====== Texto de estudio ======

Abrenoite, el murciélago, despierta con la caída de la tarde. Un grupo de pipistrelos, de murciélagos enanos, empieza a rebullir bajo las maderas desvencijadas de una casa de campo. Su vuelo es rápido, preciso, seguro. Buscan insectos voladores y la falta de luz no es un problema.
A su paso se escuchan series de pulsos agudos, muy cortos, como pinchazos en el oído. Y es en ellos donde encontramos la clave de su arte para navegar. Estos pulsos son la parte audible de sus ultrasonidos, las señales acústicas de muy alta frecuencia que al chocar contra cualquier obstáculo -una pared, una rama, un insecto volador- rebotan en forma de eco. Es como si un haz de sonidos –de ultrasonidos- iluminara el espacio ante ellos, produciendo en su mente una imagen acústica. Volando entre las sombras del crepúsculo y la noche, los murciélagos, literalmente, ven de oídas.

====== Datos proporcionados ======

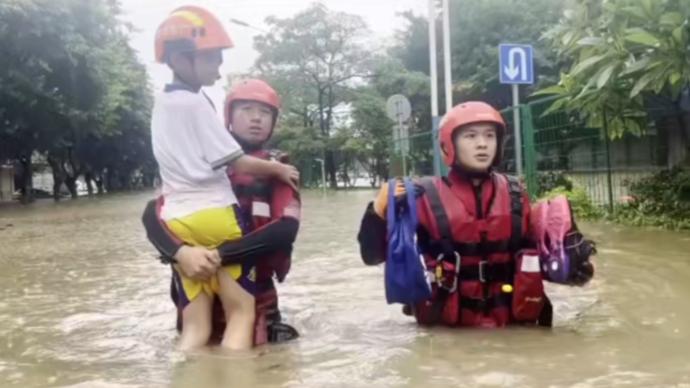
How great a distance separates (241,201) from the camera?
3.69 m

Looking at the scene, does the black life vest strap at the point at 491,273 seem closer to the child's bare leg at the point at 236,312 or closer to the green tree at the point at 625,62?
the child's bare leg at the point at 236,312

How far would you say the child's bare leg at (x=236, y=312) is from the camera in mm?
3490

======

_Qué se pide_:
Reproduce literalmente el pasaje del texto sobre los murciélagos que comienza en "Abrenoite, el murciélago, despierta" y termina en "es un problema.", con ambos extremos incluidos.

_Respuesta_:
Abrenoite, el murciélago, despierta con la caída de la tarde. Un grupo de pipistrelos, de murciélagos enanos, empieza a rebullir bajo las maderas desvencijadas de una casa de campo. Su vuelo es rápido, preciso, seguro. Buscan insectos voladores y la falta de luz no es un problema.